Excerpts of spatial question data
──────

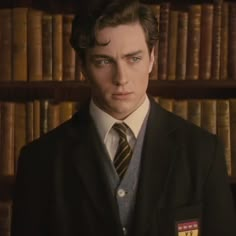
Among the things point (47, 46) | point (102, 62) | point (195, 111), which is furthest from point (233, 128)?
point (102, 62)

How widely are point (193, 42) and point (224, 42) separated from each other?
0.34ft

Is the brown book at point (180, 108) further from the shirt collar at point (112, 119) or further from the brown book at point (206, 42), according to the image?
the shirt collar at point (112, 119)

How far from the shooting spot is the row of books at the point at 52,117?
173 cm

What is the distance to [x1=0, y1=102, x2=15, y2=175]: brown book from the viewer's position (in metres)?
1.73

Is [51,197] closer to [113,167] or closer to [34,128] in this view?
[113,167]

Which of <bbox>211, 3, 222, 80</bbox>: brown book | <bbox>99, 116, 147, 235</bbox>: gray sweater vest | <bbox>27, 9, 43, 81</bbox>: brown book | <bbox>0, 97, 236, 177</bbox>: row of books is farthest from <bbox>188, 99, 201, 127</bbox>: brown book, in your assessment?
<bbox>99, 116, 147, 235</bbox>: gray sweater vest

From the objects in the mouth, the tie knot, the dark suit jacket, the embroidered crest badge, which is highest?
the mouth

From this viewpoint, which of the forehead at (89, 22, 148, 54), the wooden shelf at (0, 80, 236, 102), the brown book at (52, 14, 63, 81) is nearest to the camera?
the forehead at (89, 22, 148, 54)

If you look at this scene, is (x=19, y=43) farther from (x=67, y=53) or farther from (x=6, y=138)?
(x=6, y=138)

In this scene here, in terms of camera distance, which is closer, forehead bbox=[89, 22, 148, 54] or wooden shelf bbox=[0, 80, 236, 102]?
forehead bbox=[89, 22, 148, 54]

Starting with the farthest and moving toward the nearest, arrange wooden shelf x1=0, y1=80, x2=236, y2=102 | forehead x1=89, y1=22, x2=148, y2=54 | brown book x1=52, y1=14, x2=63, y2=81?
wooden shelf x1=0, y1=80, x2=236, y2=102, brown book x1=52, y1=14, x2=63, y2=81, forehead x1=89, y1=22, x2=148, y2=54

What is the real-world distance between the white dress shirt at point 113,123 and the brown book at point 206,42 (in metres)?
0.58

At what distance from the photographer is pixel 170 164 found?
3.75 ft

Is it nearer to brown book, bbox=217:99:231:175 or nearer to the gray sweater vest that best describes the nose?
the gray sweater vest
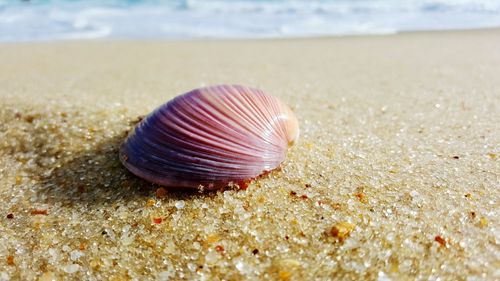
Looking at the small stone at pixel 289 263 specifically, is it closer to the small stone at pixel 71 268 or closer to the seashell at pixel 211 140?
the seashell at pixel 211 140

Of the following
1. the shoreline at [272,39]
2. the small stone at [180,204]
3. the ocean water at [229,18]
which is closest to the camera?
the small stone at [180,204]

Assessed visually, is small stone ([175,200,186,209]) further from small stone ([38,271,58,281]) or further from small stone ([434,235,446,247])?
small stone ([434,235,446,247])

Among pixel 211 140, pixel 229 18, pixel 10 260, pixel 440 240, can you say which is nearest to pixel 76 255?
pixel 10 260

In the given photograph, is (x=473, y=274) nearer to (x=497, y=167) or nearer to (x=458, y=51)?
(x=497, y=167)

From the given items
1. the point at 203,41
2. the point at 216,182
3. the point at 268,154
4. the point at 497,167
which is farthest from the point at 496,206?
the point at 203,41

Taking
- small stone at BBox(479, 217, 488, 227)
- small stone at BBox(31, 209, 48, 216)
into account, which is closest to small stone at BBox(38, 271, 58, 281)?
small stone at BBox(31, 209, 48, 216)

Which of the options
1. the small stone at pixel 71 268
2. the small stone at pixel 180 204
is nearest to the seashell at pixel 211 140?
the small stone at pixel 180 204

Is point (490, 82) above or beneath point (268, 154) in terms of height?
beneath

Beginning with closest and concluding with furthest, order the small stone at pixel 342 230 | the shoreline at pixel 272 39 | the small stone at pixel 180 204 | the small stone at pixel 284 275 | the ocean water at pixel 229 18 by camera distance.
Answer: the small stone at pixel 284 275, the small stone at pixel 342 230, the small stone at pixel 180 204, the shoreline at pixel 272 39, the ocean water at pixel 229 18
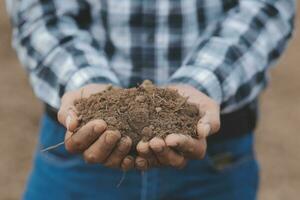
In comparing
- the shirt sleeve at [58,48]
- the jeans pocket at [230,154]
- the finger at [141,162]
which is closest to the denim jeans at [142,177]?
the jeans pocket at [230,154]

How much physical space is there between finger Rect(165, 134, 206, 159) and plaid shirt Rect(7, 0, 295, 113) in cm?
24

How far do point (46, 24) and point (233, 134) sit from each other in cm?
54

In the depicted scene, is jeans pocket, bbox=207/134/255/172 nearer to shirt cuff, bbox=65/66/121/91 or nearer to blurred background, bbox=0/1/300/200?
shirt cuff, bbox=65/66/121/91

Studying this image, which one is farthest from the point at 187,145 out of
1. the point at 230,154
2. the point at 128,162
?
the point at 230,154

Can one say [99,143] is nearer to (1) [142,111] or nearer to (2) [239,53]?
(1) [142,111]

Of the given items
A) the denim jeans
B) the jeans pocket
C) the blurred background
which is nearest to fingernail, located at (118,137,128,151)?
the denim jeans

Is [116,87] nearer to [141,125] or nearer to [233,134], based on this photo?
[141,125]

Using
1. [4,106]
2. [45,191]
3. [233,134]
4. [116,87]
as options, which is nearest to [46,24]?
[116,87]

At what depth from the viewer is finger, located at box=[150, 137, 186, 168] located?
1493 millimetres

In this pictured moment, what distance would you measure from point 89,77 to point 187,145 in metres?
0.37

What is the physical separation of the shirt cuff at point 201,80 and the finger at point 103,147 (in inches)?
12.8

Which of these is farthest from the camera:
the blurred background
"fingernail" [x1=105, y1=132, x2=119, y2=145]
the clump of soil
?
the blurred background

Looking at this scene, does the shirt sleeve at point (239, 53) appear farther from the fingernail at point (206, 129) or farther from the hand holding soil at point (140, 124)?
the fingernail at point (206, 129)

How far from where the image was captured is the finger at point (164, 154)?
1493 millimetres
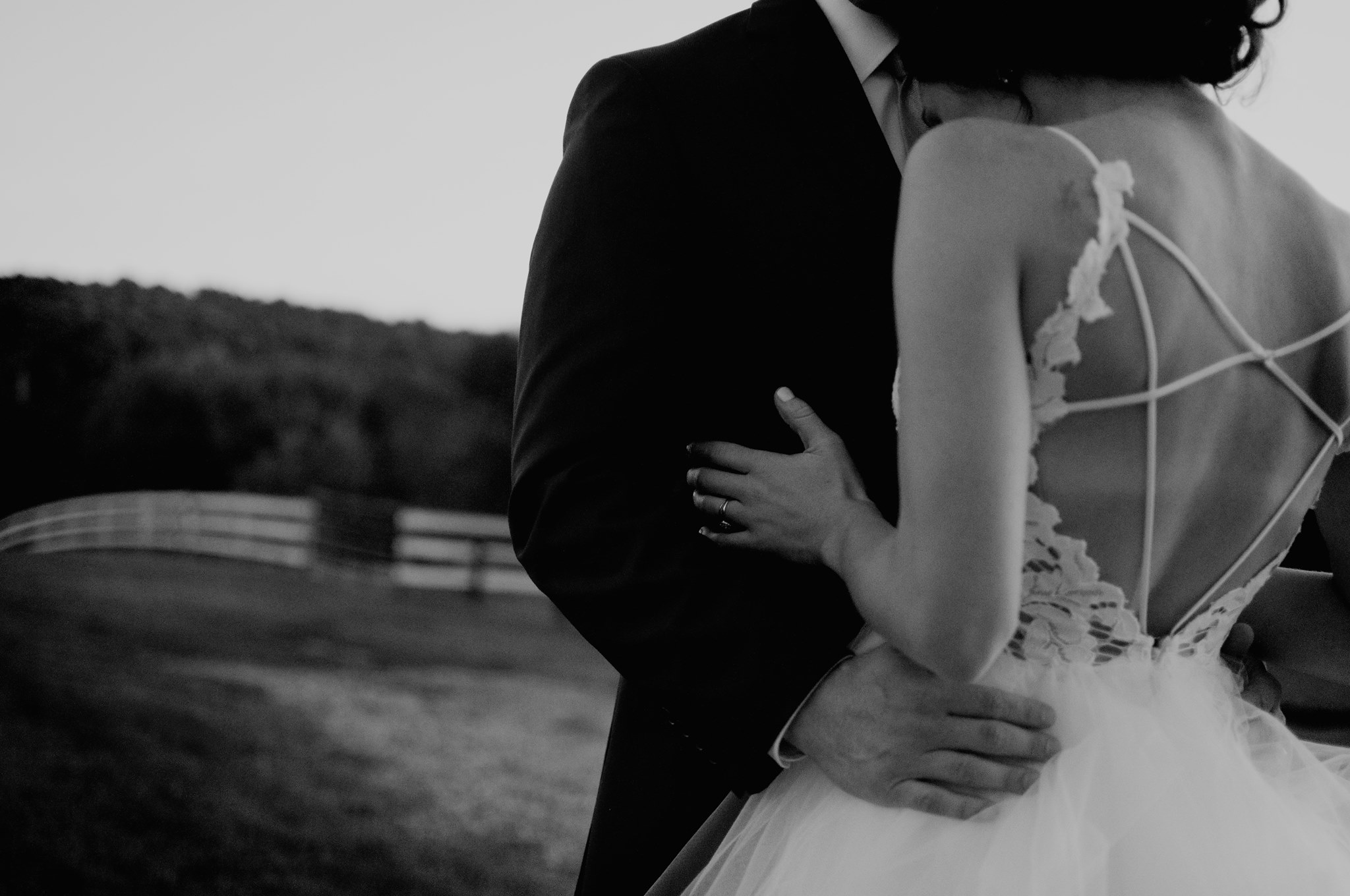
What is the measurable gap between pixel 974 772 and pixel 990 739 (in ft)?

──────

- _The task_:
Which lines above contain the word "sleeve"? Gather all of them, counting a match only when the case is the same.

- _Written answer_:
- the shirt sleeve at [58,48]
Looking at this scene, does the shirt sleeve at point (239, 53) appear farther from the fingernail at point (206, 129) or farther from the hand holding soil at point (140, 124)?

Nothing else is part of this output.